START PAGE EXCERPT

In the meantime, men have had to defend the issues, as in a
valuable article on female student’s views and positions,
published in the February issue of Le Monde diplomatique.4
What has lacked most is a collective project, such as the one
organized by Diaspora Muslim Canadian female academics, assisted
by the Canadian Council of Muslim Women (CCWM). In 2003, they
published The Muslim Veil in North America-itself long in
the making.5
The
demonstration in Paris of the “hors intégrismes”
Muslims (“outside of fundamentalism”) on Saturday February
14 successfully gathered thousands of opponents to the law.

END PAGE EXCERPT

**APPLY WHAT YOU READ**
a: Echo the passage about the veil law word for word, everything from "In the meantime, men" down to "to the law.".
b: In the passage about the veil law, which organization assisted the Diaspora Muslim Canadian female academics?

START GIVEN INFORMATION

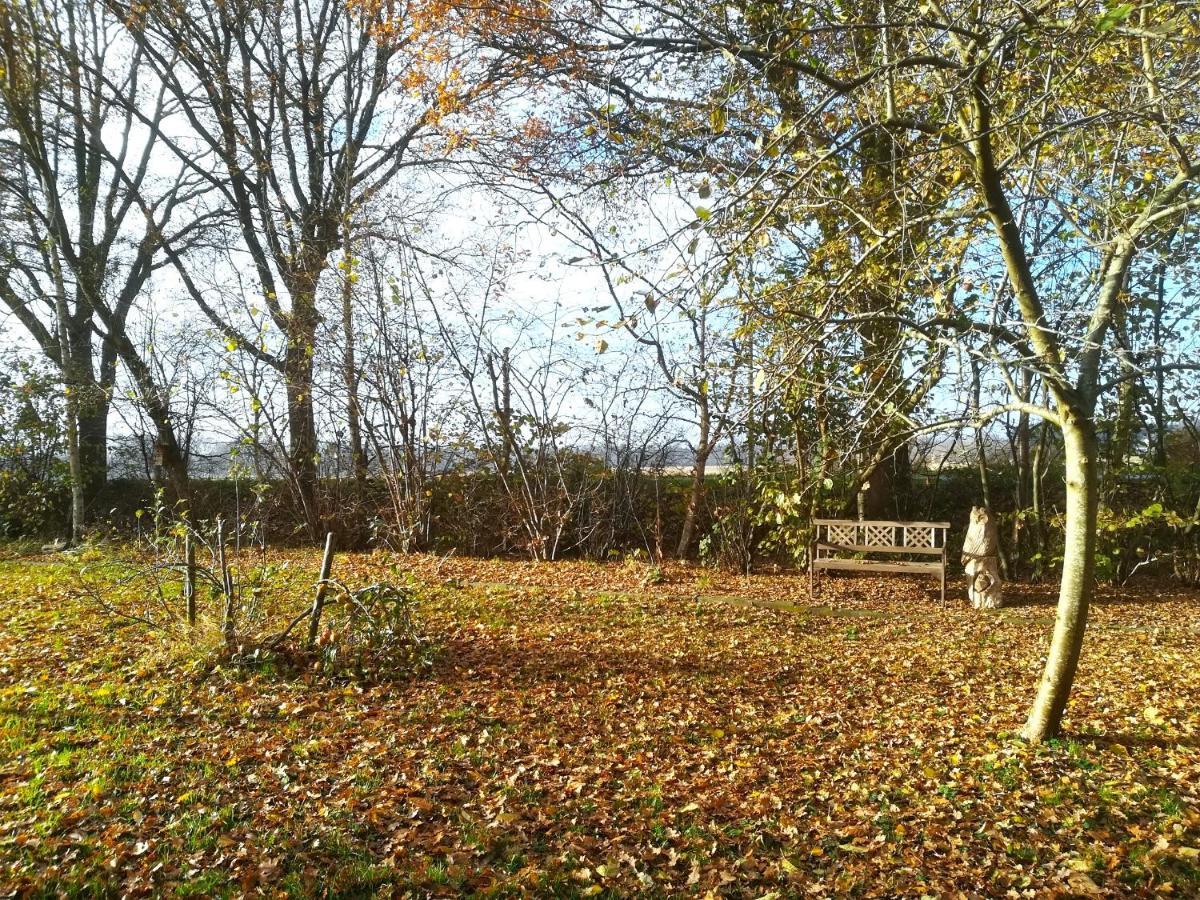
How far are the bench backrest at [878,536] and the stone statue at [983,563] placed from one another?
34cm

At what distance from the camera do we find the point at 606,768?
4.08 m

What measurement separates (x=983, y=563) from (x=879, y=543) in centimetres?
106

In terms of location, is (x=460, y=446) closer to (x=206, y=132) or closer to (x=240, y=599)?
(x=240, y=599)

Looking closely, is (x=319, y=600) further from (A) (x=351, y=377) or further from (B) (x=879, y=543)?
(B) (x=879, y=543)

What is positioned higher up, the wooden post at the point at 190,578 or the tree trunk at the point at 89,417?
the tree trunk at the point at 89,417

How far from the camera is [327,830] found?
333cm

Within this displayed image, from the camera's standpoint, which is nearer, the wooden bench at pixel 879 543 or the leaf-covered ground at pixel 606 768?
the leaf-covered ground at pixel 606 768

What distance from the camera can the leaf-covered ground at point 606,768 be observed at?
3078 millimetres

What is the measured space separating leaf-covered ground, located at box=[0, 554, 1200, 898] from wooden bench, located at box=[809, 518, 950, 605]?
1.49 m

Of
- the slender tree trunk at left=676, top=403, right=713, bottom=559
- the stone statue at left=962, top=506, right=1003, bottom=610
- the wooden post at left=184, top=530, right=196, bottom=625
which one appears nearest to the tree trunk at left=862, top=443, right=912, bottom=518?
the stone statue at left=962, top=506, right=1003, bottom=610

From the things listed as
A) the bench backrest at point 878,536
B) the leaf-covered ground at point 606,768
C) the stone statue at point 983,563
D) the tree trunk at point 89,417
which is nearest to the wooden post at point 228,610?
the leaf-covered ground at point 606,768

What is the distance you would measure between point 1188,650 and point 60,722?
7.89 m

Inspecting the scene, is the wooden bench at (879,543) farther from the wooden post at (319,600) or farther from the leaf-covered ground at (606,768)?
the wooden post at (319,600)

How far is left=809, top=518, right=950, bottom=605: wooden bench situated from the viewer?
318 inches
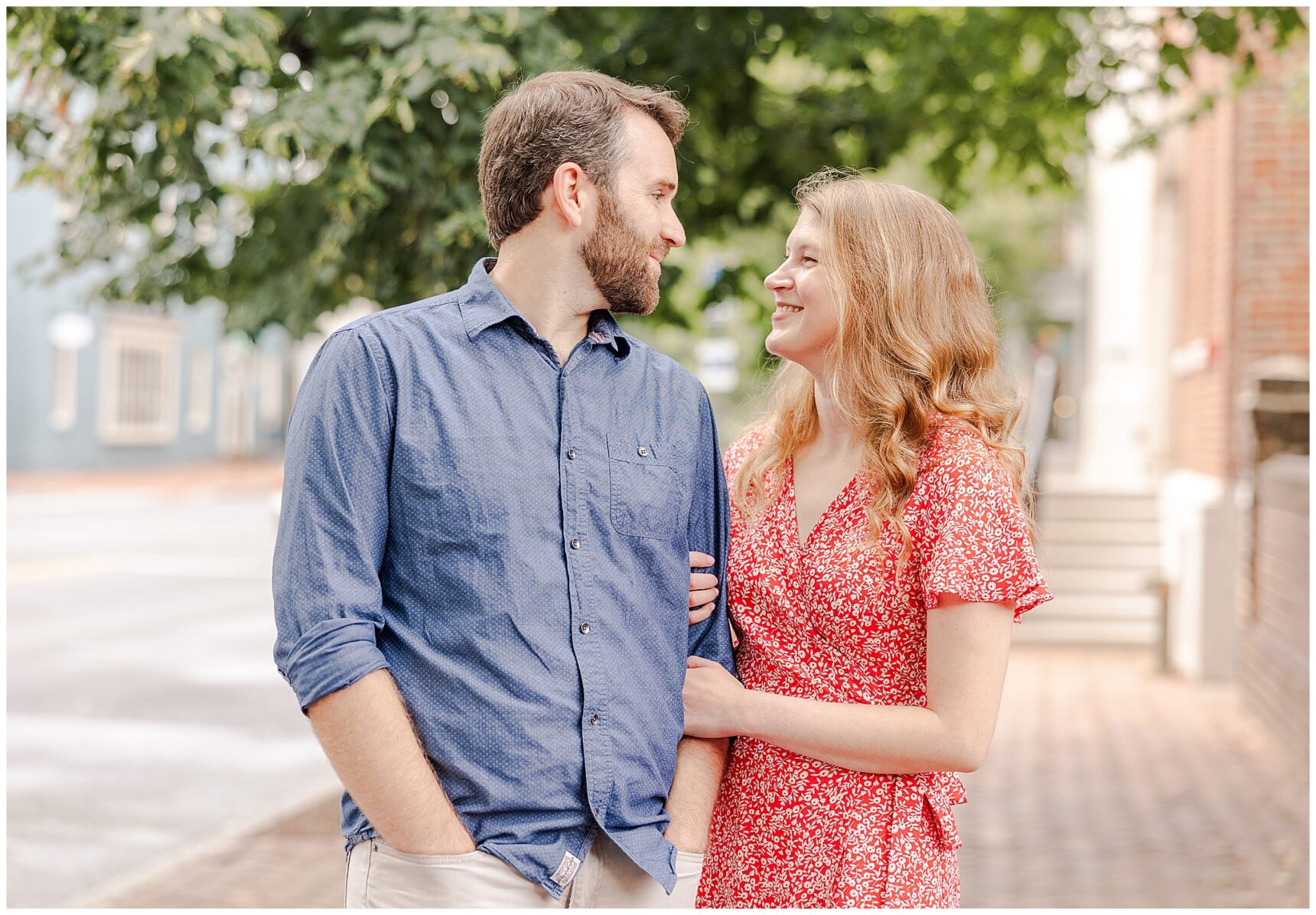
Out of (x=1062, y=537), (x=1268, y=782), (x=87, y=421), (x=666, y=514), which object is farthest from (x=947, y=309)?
(x=87, y=421)

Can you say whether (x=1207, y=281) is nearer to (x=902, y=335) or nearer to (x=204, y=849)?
(x=204, y=849)

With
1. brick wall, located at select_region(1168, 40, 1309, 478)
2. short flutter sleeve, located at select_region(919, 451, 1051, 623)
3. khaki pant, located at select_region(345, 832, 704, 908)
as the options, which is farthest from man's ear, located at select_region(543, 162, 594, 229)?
brick wall, located at select_region(1168, 40, 1309, 478)

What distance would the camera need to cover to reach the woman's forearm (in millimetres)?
2193

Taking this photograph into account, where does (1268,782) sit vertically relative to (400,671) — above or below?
below

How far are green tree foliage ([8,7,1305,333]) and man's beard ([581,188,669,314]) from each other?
6.42ft

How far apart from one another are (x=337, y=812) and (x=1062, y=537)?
8550mm

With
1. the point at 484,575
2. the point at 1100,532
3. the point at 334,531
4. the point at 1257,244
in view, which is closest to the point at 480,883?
the point at 484,575

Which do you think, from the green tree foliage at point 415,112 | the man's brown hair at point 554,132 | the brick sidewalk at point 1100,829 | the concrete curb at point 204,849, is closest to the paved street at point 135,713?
the concrete curb at point 204,849

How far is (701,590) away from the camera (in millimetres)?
2289

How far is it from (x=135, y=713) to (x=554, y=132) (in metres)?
7.96

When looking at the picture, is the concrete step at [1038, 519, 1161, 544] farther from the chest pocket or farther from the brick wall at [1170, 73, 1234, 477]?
the chest pocket

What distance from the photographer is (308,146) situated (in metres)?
4.18

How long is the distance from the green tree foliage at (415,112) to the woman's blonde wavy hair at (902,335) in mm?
1921

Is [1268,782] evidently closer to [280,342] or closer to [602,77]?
[602,77]
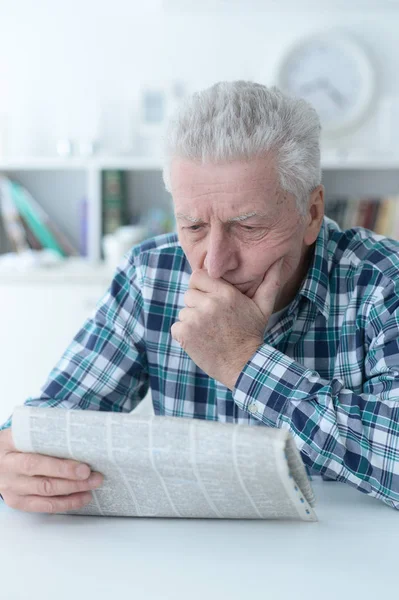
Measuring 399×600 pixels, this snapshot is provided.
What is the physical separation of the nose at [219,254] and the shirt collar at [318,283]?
175 mm

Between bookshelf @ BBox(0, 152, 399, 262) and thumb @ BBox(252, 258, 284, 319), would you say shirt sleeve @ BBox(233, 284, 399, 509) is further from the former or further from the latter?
bookshelf @ BBox(0, 152, 399, 262)

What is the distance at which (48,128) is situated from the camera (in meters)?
3.24

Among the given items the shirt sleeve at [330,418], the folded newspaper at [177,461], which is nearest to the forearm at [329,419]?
the shirt sleeve at [330,418]

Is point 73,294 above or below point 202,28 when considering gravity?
below

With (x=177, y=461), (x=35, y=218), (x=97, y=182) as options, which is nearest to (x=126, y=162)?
(x=97, y=182)

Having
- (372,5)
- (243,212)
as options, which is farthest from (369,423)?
(372,5)

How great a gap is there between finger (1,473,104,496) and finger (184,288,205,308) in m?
0.36

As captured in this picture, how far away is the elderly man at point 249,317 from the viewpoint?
3.25 ft

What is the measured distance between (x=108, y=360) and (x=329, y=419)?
48 cm

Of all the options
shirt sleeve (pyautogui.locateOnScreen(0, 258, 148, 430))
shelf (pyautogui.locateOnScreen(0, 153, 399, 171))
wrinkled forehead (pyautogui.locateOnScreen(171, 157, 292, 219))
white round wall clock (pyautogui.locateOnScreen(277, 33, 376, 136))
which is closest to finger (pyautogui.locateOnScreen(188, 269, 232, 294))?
wrinkled forehead (pyautogui.locateOnScreen(171, 157, 292, 219))

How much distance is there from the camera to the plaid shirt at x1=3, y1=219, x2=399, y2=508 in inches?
41.2

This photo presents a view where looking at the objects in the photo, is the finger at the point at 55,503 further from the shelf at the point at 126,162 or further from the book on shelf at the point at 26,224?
the book on shelf at the point at 26,224

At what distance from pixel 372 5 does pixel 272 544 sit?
2.75 meters

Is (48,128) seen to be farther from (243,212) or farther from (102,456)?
(102,456)
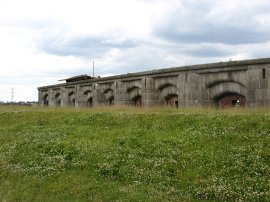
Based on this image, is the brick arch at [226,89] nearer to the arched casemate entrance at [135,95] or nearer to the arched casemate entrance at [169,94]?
the arched casemate entrance at [169,94]

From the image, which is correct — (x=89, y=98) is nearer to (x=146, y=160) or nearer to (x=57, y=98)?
(x=57, y=98)

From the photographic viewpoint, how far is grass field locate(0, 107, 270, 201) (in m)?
12.3

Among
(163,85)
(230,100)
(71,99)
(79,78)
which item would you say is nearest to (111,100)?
(163,85)

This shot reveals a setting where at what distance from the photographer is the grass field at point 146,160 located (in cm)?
1233

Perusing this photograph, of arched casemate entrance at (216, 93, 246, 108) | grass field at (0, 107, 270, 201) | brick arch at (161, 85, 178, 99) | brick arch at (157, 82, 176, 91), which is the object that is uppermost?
brick arch at (157, 82, 176, 91)

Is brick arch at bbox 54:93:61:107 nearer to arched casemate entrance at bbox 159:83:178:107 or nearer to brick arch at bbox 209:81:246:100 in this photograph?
arched casemate entrance at bbox 159:83:178:107

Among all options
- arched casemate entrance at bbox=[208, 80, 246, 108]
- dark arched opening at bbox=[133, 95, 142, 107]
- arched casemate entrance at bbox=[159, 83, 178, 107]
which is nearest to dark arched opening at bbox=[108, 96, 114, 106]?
dark arched opening at bbox=[133, 95, 142, 107]

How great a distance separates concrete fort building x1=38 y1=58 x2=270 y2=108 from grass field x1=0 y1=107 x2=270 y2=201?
17.1ft

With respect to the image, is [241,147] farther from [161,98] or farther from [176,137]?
[161,98]

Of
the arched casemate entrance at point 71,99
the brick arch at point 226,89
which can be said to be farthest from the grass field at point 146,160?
the arched casemate entrance at point 71,99

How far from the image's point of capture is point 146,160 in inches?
582

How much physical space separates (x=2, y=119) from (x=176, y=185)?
20.4 meters

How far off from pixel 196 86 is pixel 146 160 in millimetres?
14283

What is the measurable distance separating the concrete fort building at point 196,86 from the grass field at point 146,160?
205 inches
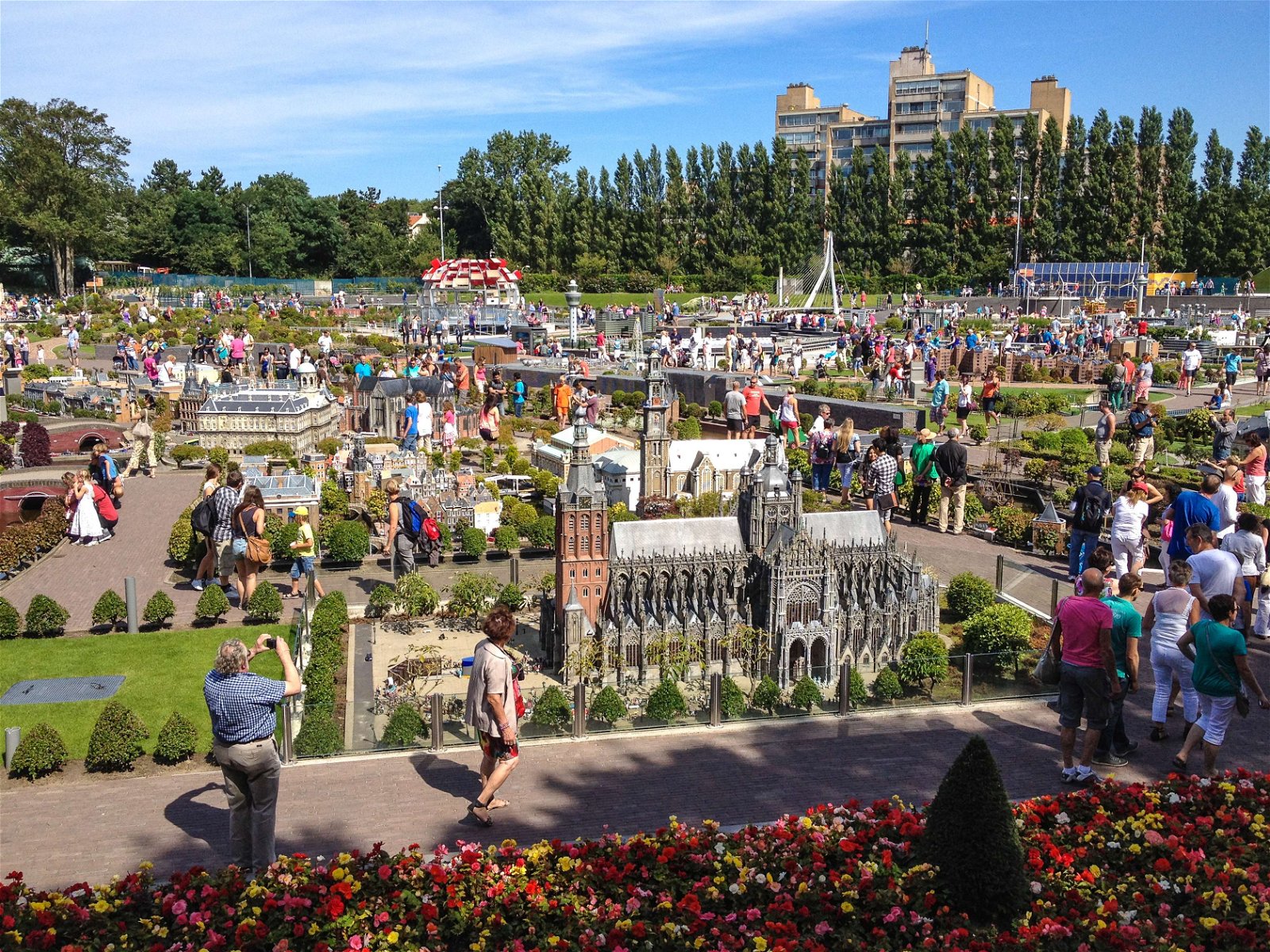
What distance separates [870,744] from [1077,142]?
86.6 meters

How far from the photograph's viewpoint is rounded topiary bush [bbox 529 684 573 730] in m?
13.7

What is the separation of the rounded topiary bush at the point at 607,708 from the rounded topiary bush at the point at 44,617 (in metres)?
10.3

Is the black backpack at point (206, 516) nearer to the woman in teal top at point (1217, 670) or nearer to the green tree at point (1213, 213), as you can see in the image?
the woman in teal top at point (1217, 670)

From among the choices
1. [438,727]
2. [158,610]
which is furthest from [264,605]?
[438,727]

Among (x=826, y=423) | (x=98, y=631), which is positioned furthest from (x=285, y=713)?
(x=826, y=423)

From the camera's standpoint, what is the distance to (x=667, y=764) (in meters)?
13.0

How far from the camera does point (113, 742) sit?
13.2 metres

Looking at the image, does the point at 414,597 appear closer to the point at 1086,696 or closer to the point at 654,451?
the point at 654,451

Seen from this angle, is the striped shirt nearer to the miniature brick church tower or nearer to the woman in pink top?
the miniature brick church tower

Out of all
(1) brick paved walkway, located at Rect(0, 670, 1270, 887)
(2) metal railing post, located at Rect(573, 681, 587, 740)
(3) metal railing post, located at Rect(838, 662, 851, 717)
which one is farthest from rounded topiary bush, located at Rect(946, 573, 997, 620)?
(2) metal railing post, located at Rect(573, 681, 587, 740)

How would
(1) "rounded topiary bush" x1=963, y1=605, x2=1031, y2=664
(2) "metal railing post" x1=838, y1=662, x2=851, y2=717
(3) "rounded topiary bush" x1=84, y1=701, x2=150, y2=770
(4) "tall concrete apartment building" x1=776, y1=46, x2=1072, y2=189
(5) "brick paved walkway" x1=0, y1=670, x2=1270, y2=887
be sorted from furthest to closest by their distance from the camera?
(4) "tall concrete apartment building" x1=776, y1=46, x2=1072, y2=189 < (1) "rounded topiary bush" x1=963, y1=605, x2=1031, y2=664 < (2) "metal railing post" x1=838, y1=662, x2=851, y2=717 < (3) "rounded topiary bush" x1=84, y1=701, x2=150, y2=770 < (5) "brick paved walkway" x1=0, y1=670, x2=1270, y2=887

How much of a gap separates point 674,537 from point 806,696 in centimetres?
480

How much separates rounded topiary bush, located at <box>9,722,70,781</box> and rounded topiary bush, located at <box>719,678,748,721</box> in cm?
775

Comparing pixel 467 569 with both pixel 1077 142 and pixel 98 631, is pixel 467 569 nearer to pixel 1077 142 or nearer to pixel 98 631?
pixel 98 631
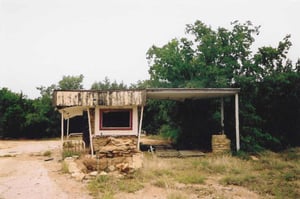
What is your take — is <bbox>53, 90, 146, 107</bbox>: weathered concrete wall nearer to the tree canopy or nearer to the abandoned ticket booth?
the abandoned ticket booth

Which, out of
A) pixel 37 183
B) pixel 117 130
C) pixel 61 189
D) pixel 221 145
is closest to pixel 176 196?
pixel 61 189

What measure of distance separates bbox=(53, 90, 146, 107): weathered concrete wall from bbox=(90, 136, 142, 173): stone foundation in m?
1.77

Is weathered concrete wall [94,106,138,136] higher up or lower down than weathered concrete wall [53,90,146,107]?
lower down

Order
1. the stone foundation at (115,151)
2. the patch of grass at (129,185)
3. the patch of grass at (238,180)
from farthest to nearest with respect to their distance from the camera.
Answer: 1. the stone foundation at (115,151)
2. the patch of grass at (238,180)
3. the patch of grass at (129,185)

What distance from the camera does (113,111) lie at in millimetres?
15344

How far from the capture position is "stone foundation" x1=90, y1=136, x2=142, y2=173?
1208 centimetres

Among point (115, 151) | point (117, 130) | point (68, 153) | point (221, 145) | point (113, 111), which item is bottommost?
point (68, 153)

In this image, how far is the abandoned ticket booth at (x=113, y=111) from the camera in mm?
13969

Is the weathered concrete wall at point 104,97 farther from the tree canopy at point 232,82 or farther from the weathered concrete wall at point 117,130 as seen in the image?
the tree canopy at point 232,82

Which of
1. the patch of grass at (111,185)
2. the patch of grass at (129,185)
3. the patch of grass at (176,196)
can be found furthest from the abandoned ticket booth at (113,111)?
the patch of grass at (176,196)

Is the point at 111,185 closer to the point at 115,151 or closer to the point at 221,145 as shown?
the point at 115,151

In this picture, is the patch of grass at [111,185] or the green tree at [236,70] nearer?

END GIVEN INFORMATION

**ANSWER SECTION**
a:
In the meantime, men have had to defend the issues, as in a
valuable article on female student’s views and positions,
published in the February issue of Le Monde diplomatique.4
What has lacked most is a collective project, such as the one
organized by Diaspora Muslim Canadian female academics, assisted
by the Canadian Council of Muslim Women (CCWM). In 2003, they
published The Muslim Veil in North America-itself long in
the making.5
The
demonstration in Paris of the “hors intégrismes”
Muslims (“outside of fundamentalism”) on Saturday February
14 successfully gathered thousands of opponents to the law.

b: The Canadian Council of Muslim Women (CCWM).